The biggest impact of cryptographic algorithms on security comes from performance: if the algorithms imply poor performance, users will begin to look for alternate solutions, which your VPN will not protect. E.g. transmitting data through Gmail.

Thus, you should concentrate on efficient algorithms. Then take care of public relations: MD5 is fine for integrity checks (e.g. when used in HMAC) but you will want to avoid it because of its sulfurous reputation: MD5 is "broken". That it is broken with regards to collisions but not at all for use as part of HMAC is a detail that most people dismiss as boring -- any idea which cannot be expressed in less than 17 syllables (the length of a well-formed haiku) will never show up on the paranoia radar.
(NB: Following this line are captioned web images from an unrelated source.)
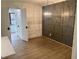 Dining room featuring paneled walls, modern lighting, and new floors at 145 Amherst Nw Pl, Atlanta, GA 30327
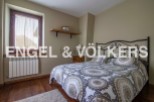 Cozy bedroom with wooden floors and a comfortable double bed.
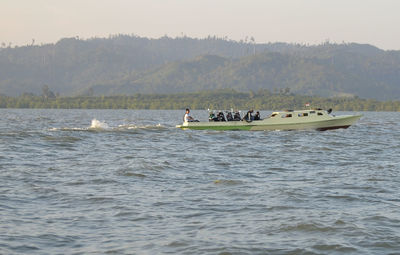 People in boat on sea against sky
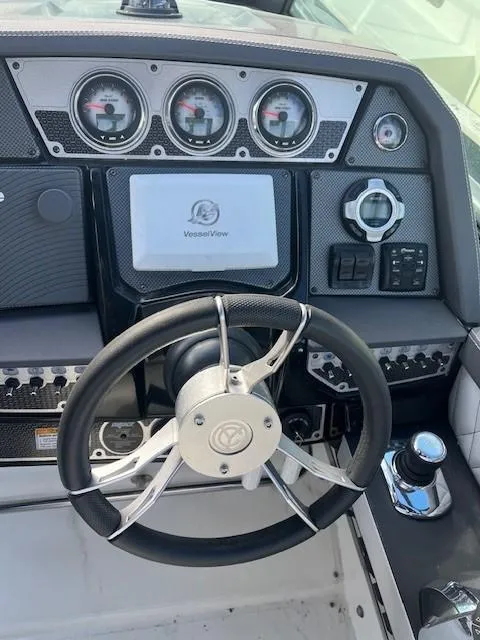 Slide: The Image of 2016 Cruisers Sport Series 328CX dashboard with steering wheel and gauges. - 19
Similarly, use AES, not 3DES. Use AES-256 if you need to make a show of muscle (AES-256 is 40% slower than AES-128, but that's rarely critical in practice).

If you really need some classification, even somewhat meaningless, do it in the following four layers:

  • Weak, to be avoided: DES, 768-bit Diffie-Hellman
  • Medium, won't be broken but has bad Public Relations: 3DES, MD5, 1024-bit Diffie-Hellman.
  • Strong, good to use: AES-128, SHA-1 or SHA-256, 2048-bit Diffie-Hellman.
  • Strong, overkill, needed to subjugate paranoid auditors: AES-256, SHA-512, 3072-bit Diffie-Hellman.

As for key lifetime, it is a stupid remnant from the times when cryptography was done with a pencil and could be assumed to be broken on a regular basis by the proto-geeks employed by the other countries.